The phrases “hot ticket” and “religious freedom forum” appear only infrequently in the same sentence, especially on Parliament Hill where the operative word is secularism, secularism and more secularism.
Yet Conservative MP David Anderson expects SRO for this Monday’s seventh annual Parliamentary Forum on Religious Freedom. His expectation is partly based on evidence of the previous six forums.
“Basically as soon as we send the email notice out inviting people to the Forum, we have a full room. Many people have come back time and again, and we always welcome new people of course,” Anderson says.
He acknowledges anticipation of a packed room also arises from the way faith and freedom in Canada seemed to have been torn apart by two major developments this year. Last January, the federal government announced that personal beliefs about abortion and sexual identity would from part of the eligibility test to receive funds under the Canada Summer Jobs program. In June, the Supreme Court of Canada reversed its own 2001 decision and ruled against Trinity Western University’s covenant requiring staff and students to abide by Biblical sexual teachings.
“We find ourselves with a court case that surprised many people. We find ourselves with a government program that required an attestation of belief. When the government gets involved in using taxpayers’ money to direct their beliefs, people get very concerned. I don’t think people are tying the (Trinity Western) decision and the government activity together directly. But they question how much influence or control is being (exerted) over private institutions and private belief. The nature of anti-democratic governments around the world is the limitation of people’s freedom to believe.”
Anderson began the Forum primarily to focus on the state of faith freedom internationally rather than domestically. MPs such as Liberal Irwin Cotler and Conservatives David Sweet and Scott Reid were doing “very good work” raising issues of human rights at the Commons committee level, but there was nothing on the Hill that focused specifically on religious freedom.
“It was surprising to me because for the last 20 years religion has really driven a lot of international politics and decision-making,” Anderson says.
In recent years, Canadian developments have turned the Forum somewhat away from a purely global faith perspective, and more toward comparisons – increasingly less positive – with Canada’s standing in the world on the issue.
“A number of things over the years have brought attention (to religious freedom) back to Canada and made some of the issues much more important. I think the real pivot point in terms of religious freedom is whether there’s coercion, or whether people have the voluntary choice of what they believe or don’t believe.”
Certainly, he says, the infamous Summer Jobs attestation set off a lot of alarm bells about whether that line was not only being crossed but actively erased. Yet concerns began even earlier with the non-binding Commons motion known as M-103 that, under the rubric of promoting religious tolerance, caused serious public discussion about State compelled belief.

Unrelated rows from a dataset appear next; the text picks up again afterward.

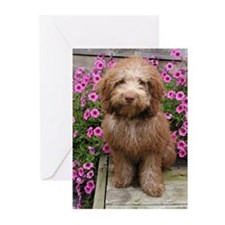 Labradoodle puppy Greeting Cards (Pk of 10)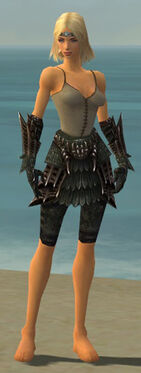 Warrior Elite Dragon Armor F gray arms legs front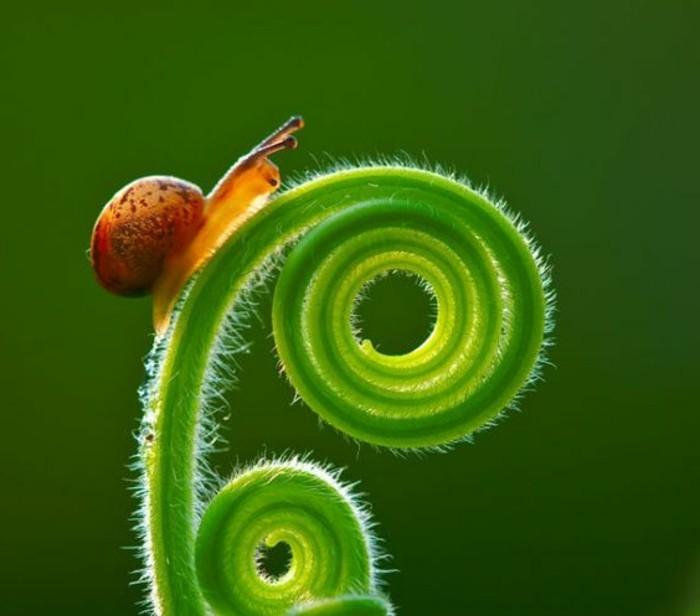 la-suite-de-Fibonacci-plante-verte-petit-escargot-resized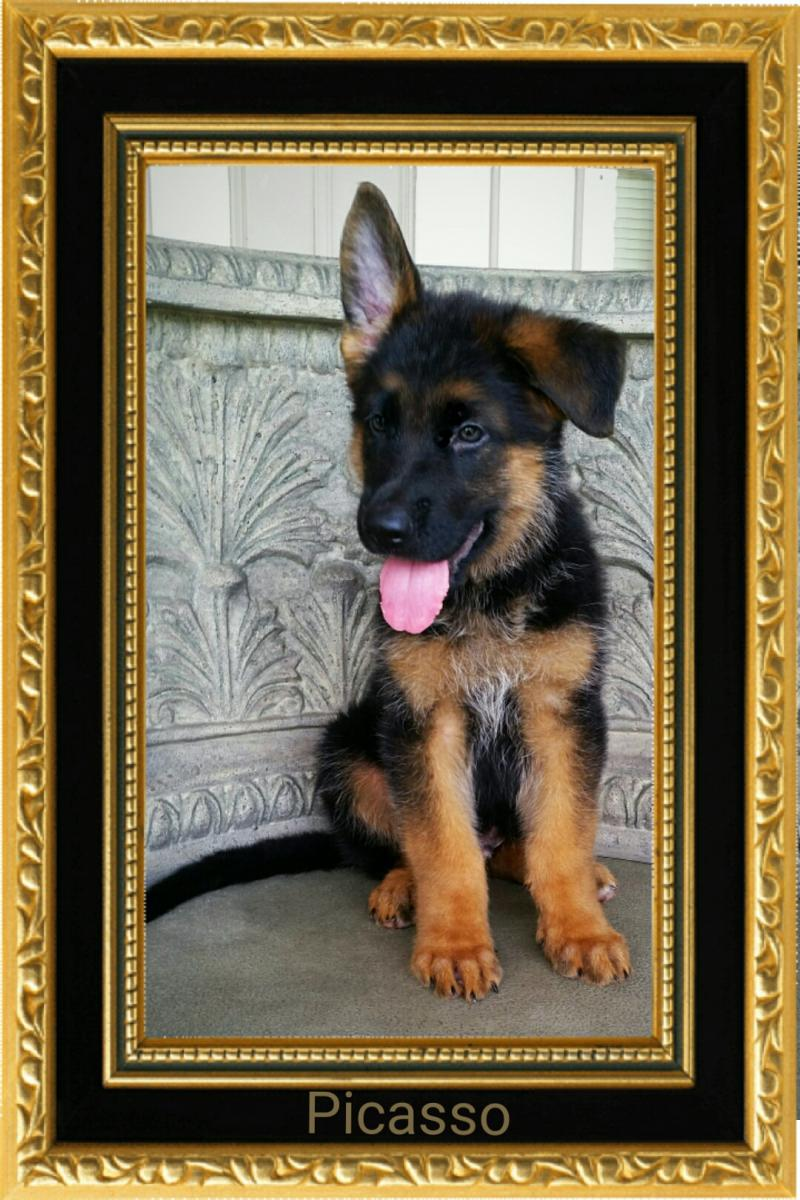 Elite German Shepherd Breeder of Imported West German Showlines Texas & Illinois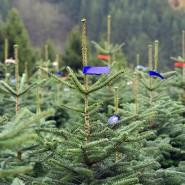 Diese kleine Nordmanntanne soll mal ein Weihnachtsbaum werden.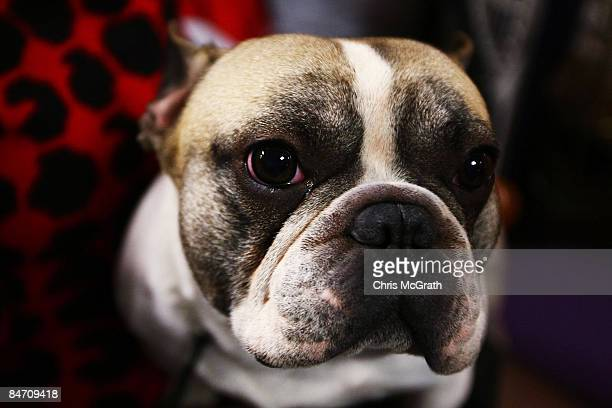 ' Hunter ' a French Bulldog during the 133rd Annual Westminster Kennel Club Dog Show at Madison Square Garden February 9 2009 in New York City The...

“In the discussion around M-103, which is almost forgotten now, the government talked about what it called a “whole government approach” to these issues. I didn’t know what that actually meant, but if it means what’s being applied right now (e.g., with the Summer Jobs attestation), it does not look like it’s creating freedom, it looks like its restricting freedom.”
That doesn’t bode well for Charter protected rights. Neither does it create optimism for future social cohesion in a country where, as new data from a Cardus-Angus Reid Institute survey showed this month, first-generation immigrants are warier than are longer established Canadians about how well their religious freedoms will be respected in their new home.
In the words of Cardus Executive Vice-President Ray Pennings, who will speak at the Religious Freedom Forum next week: “That’s significant about new immigrants, but it’s also significant for all Canadians, however long they’ve been here, to understand the place of religious faith in public life. When we look at diversity in Canada and new Canadians, we need to understand how for that population, religion and faith play a much more prominent role in their lives than it does to the population at large.”
Pennings believes strongly that Canadians in deeply rooted faith communities must get to work creating opportunities for new arrivals to feel they are not merely welcome but active in fostering the common good of faith in public life.
Perhaps events like the Parliamentary Forum on Religious Freedom could be just the ticket.